(Entries taken from a collection)
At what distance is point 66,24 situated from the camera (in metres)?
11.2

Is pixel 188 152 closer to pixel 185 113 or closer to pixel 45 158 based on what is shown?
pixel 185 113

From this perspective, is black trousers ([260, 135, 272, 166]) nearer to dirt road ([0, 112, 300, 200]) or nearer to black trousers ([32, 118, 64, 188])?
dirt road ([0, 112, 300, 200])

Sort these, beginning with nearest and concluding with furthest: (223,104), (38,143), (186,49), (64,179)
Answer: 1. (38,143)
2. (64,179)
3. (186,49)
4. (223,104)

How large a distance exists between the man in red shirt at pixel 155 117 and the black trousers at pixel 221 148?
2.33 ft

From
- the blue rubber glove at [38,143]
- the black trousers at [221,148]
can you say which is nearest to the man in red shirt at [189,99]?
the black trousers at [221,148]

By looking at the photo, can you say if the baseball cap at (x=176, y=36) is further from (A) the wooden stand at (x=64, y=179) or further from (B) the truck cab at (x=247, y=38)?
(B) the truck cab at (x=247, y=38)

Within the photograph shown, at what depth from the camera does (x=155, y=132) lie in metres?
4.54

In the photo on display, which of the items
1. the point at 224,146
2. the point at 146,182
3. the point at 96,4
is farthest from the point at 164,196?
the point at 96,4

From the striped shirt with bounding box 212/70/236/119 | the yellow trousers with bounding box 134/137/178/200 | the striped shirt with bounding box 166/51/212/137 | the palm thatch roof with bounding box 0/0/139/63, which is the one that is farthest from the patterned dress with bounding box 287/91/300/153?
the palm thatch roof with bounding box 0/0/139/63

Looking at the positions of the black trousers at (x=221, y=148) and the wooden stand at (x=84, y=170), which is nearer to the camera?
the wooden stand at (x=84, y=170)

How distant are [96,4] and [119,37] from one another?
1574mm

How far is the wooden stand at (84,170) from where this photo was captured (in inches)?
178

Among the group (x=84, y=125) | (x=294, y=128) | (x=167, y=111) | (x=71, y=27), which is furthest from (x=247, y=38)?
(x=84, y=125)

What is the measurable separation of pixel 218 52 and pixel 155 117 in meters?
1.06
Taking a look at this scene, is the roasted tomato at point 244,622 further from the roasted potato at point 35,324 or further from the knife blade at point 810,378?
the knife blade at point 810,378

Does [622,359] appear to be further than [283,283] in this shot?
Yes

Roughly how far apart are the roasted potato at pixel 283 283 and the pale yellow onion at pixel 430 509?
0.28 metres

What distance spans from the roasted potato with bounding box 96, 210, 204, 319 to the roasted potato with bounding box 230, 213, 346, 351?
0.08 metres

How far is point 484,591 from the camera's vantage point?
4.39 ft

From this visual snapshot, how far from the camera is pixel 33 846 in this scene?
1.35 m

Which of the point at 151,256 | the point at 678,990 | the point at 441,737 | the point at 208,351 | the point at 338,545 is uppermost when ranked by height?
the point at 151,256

WHAT TO WORK ON: Give the data again, exactly as it stands.

FULL RESPONSE:
At what distance is point 66,24 situated from the camera (in metres)?
11.2

Is pixel 188 152 closer to pixel 185 113 or closer to pixel 45 158 based on what is shown?
pixel 185 113

From this perspective, is black trousers ([260, 135, 272, 166]) nearer to dirt road ([0, 112, 300, 200]) or nearer to black trousers ([32, 118, 64, 188])?
dirt road ([0, 112, 300, 200])

Sort these, beginning with nearest and concluding with furthest: (223,104), (38,143), (186,49), (64,179)
Answer: 1. (38,143)
2. (64,179)
3. (186,49)
4. (223,104)

How large a distance exists between the man in red shirt at pixel 155 117 and the black trousers at pixel 221 148?
2.33 ft

From
- the blue rubber glove at [38,143]
- the black trousers at [221,148]
can you say which is nearest to the man in red shirt at [189,99]?
the black trousers at [221,148]

By looking at the photo, can you say if the baseball cap at (x=176, y=36) is further from (A) the wooden stand at (x=64, y=179) or further from (B) the truck cab at (x=247, y=38)?
(B) the truck cab at (x=247, y=38)

Within the photograph shown, at what depth from the camera does (x=155, y=132) lie in metres?
4.54

In the photo on display, which of the items
1. the point at 224,146
2. the point at 146,182
3. the point at 96,4
is farthest from the point at 164,196?
the point at 96,4

From the striped shirt with bounding box 212/70/236/119 | the yellow trousers with bounding box 134/137/178/200 | the striped shirt with bounding box 166/51/212/137 | the palm thatch roof with bounding box 0/0/139/63, which is the one that is farthest from the patterned dress with bounding box 287/91/300/153?
the palm thatch roof with bounding box 0/0/139/63

Looking at the positions of the black trousers at (x=221, y=148) and the wooden stand at (x=84, y=170), which is nearer to the camera?
the wooden stand at (x=84, y=170)

How distant are [96,4] and [119,37] from one another?
1574mm

How far is the wooden stand at (84,170) from where this photo was captured (in inches)?
178

Among the group (x=84, y=125) | (x=294, y=128) | (x=167, y=111) | (x=71, y=27), which is furthest from (x=247, y=38)?
(x=84, y=125)

What is the measurable separation of pixel 218 52 and pixel 155 117 in meters?
1.06
Taking a look at this scene, is the roasted tomato at point 244,622 further from the roasted potato at point 35,324 or further from the knife blade at point 810,378?
the knife blade at point 810,378

Does [622,359] appear to be further than [283,283] in this shot?
Yes

Roughly how far apart are the roasted potato at pixel 283 283 and the pale yellow onion at pixel 430 509?
0.28 metres

What distance spans from the roasted potato with bounding box 96, 210, 204, 319 to the roasted potato with bounding box 230, 213, 346, 351?
0.08 metres

How far is point 484,591 from the camera's vantage point?
4.39 ft

From this visual snapshot, how far from the camera is pixel 33 846 in this scene?
1.35 m

Which of the point at 151,256 | the point at 678,990 | the point at 441,737 | the point at 208,351 | the point at 338,545 is uppermost when ranked by height?
the point at 151,256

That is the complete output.